Em São José do Rio Preto (SP), são cumpridos dez mandados de busca e apreensão, sendo seis contra empresas e quatro contra pessoas físicas.
A ação faz parte da operação “Fluxo Oculto”, que é uma continuidade da “Carbono Oculto”, deflagrada em agosto de 2025. Ao todo, estão sendo cumpridos 59 mandados em cinco estados: São Paulo, Paraná, Rio de Janeiro, Minas Gerais e Mato Grosso do Sul.
Segundo as investigações, mesmo após operações anteriores, o grupo criminoso continuou atuando com práticas como lavagem de dinheiro, adulteração de combustíveis e sonegação de impostos.
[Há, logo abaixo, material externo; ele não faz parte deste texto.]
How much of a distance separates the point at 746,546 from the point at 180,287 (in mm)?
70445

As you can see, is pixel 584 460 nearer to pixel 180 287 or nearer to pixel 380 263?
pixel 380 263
Os principais alvos são empresários, operadores logísticos e pessoas usadas como “laranjas” no esquema. De acordo com o Ministério Público, o grupo demonstrou alto nível de organização ao manter as atividades ilegais mesmo após ações policiais.
Entre as estratégias utilizadas, está a concentração de movimentações financeiras de dezenas de postos de combustíveis em uma única conta, com o objetivo de dificultar a fiscalização. Em um dos casos investigados, 56 postos tinham suas operações centralizadas no mesmo registro financeiro.
Além disso, os investigados teriam transferido recursos entre diferentes instituições financeiras e criado novas empresas para substituir aquelas já identificadas pelas autoridades.
As investigações continuam para identificar todos os envolvidos e aprofundar o rastreamento das movimentações financeiras ligadas ao esquema.